If you’re taking the photograph yourself, you need to imagine the horizontal and vertical lines as you look through the viewfinder. You’ll find that many of your shots will become more compelling when you keep this rule in mind. If the photograph has already been taken, you can crop the image using the rule of thirds before sending it for print or adding it to your design. I’ll show you how to do it in Photoshop using a little trick with gridlines, but the concept is the same with any image editing software that allows you to use gridlines or guidelines. 1. Open up the image you want to apply the rule of thirds to. We’re going to crop our original image in order to improve it. Obviously cropping makes the image smaller so that’s a little bit of a downside. Below you can see a photograph of some toy soldiers. I took this in the window of a toy shop and I’d like to get rid of some of the messy background and have more of a focus on the soldier on the left hand side. Soldiers Image Credit: Jennifer Farley 2. My original photograph had dimensions of 30 x 20 cm with a resolution of 240 ppi. If you’re not sure how to find out this information, just click Image > Image Size and the Image size dialog box opens, displaying your image info. Create a new document that is a bit smaller than your original photograph but make sure that you are using the same color mode and resolution. I set my new document size to be 24cm x 16cm. With your new document active choose Edit > Preferences (PC) or Preferences (Mac) and choose Guides, Grid & Slices. A dialog box opens giving you options for setting up how your guides and gridlines will look. Note: The screen grab below is from CS4, there are slight differences in previous versions of Photoshop but the option we’re interested in is the same in all CS versions. Set the “Gridline every” option to 33.3 percent and “Subdivisions” to 1. You can change the color of the lines by clicking on the square color swatch on the right if you want. Click OK. Preferences 4. In order to see the preferences you’ve just set, choose View > Show > Grid. Once you do that, the non-printing grid will appear on your document. This is what you’ll use as a visual aid to cropping. Grid
5. Go back to your original document. Press Ctrl + A / Cmd + A to select the whole image. Press Ctrl + C / Cmd + C to copy the selection, then return to your new blank document. Press Ctrl + V / Cmd + V to paste the image in. Select the Move tool (V) and drag the image so that the focal point falls onto one of the intersecting points. In this case I’ve dragged the image so that the focal point is around the little soldier’s finger on the trigger at the top left intersection. SmallerImage 6. Once you’re happy with the composition you can crop away. Hit C to select the Crop tool, then click and drag around the whole image. Press Enter / Return to complete the crop. To hide the grid lines choose View > Show > Grid
or press Ctrl + ‘ / Cmd + ‘ You should now have a nicely cropped, visually more appealing image thanks to the rule of thirds. FinishedImage

Frequently Asked Questions (FAQs) on Cropping Images Using the Rule of Thirds

What is the Rule of Thirds in Image Cropping?
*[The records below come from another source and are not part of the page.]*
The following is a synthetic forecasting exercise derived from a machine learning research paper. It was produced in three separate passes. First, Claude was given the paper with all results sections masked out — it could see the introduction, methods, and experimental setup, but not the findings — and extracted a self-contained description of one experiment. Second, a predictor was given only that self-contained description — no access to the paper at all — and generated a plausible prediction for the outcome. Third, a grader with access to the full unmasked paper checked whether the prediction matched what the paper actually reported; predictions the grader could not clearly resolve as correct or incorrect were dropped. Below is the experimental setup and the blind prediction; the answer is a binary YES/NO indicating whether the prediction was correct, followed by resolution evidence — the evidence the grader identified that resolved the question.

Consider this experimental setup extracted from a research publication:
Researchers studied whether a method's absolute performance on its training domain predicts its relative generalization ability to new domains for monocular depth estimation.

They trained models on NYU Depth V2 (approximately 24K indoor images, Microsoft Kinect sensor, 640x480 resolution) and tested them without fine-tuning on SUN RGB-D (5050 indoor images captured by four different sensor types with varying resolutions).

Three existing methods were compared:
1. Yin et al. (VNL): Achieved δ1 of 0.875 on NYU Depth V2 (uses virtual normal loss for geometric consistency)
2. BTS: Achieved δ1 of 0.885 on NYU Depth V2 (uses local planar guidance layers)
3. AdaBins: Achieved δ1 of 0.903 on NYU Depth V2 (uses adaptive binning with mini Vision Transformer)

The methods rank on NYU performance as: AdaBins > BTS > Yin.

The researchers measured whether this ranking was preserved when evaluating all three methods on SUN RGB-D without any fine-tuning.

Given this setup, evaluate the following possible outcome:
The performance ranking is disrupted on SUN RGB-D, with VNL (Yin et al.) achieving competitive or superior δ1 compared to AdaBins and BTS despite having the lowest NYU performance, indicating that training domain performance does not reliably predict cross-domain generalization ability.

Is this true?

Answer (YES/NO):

The Rule of Thirds is a fundamental composition principle in photography and graphic design. It involves dividing an image into nine equal parts by two equally spaced horizontal lines and two equally spaced vertical lines. The theory is that if you place points of interest along these lines, or at the intersections, your photo becomes more balanced and will enable a viewer to interact with it more naturally.

How does the Rule of Thirds improve my image quality?

The Rule of Thirds helps to create a more engaging composition. By positioning the most important elements of your image along the lines or at their intersections, you can create a balance between the subject and the background, leading to a more aesthetically pleasing and professional-looking image.

Can I apply the Rule of Thirds to all types of images?

Yes, the Rule of Thirds can be applied to any type of image, regardless of its content or style. It’s a versatile rule that works well with landscapes, portraits, and even abstract images. However, like any rule in art or design, it can be broken or adapted to suit your creative vision.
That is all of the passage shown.